__PROBLEM__:
Pull out every row below that contains the string "distance", and treat uppercase and lowercase letters as different.
Begin RECORDS PROVIDED
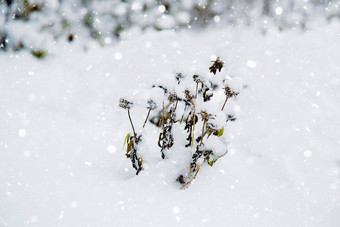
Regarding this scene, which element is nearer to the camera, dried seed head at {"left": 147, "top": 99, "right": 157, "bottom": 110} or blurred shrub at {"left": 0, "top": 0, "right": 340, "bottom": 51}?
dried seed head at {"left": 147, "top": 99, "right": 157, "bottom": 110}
End RECORDS PROVIDED
Begin RECORDS PROVIDED
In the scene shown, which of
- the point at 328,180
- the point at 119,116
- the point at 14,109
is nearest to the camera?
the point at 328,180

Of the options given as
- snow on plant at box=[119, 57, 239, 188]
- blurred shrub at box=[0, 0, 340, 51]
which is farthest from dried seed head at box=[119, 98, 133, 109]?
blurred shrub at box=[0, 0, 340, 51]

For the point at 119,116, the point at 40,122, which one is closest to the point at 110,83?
End RECORDS PROVIDED
Begin RECORDS PROVIDED
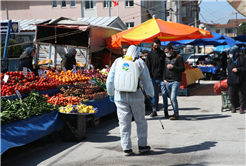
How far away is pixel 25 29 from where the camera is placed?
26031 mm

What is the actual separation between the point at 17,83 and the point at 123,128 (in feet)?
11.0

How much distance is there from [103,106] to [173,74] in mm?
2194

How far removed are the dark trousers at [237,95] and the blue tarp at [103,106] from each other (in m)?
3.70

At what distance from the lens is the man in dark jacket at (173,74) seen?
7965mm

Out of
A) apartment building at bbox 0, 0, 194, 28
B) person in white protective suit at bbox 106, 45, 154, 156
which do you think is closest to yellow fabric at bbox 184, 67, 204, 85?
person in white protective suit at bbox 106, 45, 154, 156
End RECORDS PROVIDED
__COMPLETE RESPONSE__:
How much distance is there from [103,106] to [173,74] in mm?
At what distance from the lens is the man in dark jacket at (173,74) seen?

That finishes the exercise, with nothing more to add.